Unsure whether it is an abstract comedy of manners, a satire on class or a science fiction horror as an unwitting host from among the guests is prepared for the god Ikira-Loa to be summoned into existence, with random encounters and tangential conversations, the very nature of the film means it lacks direction, at best meandering through a loose sequence of happenstance in suites, function halls, basement boiler rooms and a recalcitrant elevator, Norman’s sense of being out of place palpable but never resolving itself into something more interesting.
The conspiracy revealed by the over-zealous Theodore (Felix Burns), desperately trying to sell the heavy-handed exposition, Norman is co-opted into the resistance but destined to play the role of Cassandra even as he becomes convinced that there is something awry, trying to call out the danger to Alison and Vincent (Erica Prior and Dale Douma) who remain profoundly indifferent, unable to stop talking long enough to listen, a holding pattern unfolding in real time which needs to locate either a purpose or the nearest exit.

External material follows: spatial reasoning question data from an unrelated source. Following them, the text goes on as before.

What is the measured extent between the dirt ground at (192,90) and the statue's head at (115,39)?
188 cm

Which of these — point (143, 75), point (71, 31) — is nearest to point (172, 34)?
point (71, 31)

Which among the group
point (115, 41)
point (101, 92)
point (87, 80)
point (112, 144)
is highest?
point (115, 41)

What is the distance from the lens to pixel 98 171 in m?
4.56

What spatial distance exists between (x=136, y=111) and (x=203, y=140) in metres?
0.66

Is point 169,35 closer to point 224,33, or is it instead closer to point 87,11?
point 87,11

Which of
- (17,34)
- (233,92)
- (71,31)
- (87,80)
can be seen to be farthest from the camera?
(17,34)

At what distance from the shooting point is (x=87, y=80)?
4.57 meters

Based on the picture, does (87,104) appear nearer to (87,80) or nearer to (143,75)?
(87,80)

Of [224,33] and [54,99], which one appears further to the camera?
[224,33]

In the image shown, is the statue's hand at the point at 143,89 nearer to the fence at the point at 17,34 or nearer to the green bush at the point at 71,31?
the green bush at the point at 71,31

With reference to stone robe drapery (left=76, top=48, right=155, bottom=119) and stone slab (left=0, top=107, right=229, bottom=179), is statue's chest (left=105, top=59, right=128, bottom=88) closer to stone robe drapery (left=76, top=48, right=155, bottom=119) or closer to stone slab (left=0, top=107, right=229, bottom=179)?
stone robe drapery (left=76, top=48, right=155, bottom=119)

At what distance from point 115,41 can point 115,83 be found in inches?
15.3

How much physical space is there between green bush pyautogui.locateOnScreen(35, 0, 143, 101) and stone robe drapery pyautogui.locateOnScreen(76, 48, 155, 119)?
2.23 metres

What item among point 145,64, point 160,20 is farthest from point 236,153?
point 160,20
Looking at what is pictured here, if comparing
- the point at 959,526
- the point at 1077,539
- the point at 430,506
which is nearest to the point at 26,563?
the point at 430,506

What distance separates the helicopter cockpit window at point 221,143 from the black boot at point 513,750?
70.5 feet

Taking cues from The Shining in the anonymous corridors, increasingly strewn with empty bottles then bodies, as well as Society in that the rich truly are a different breed, with moments echoing Mulholland Drive in the manufactured pretence of joy of the participants, The Birthday never finds its feet, too long in the setup, too lost in the payoff, an apocalyptic soirée with the bourgeoisie but with the necessary charm evaporating early.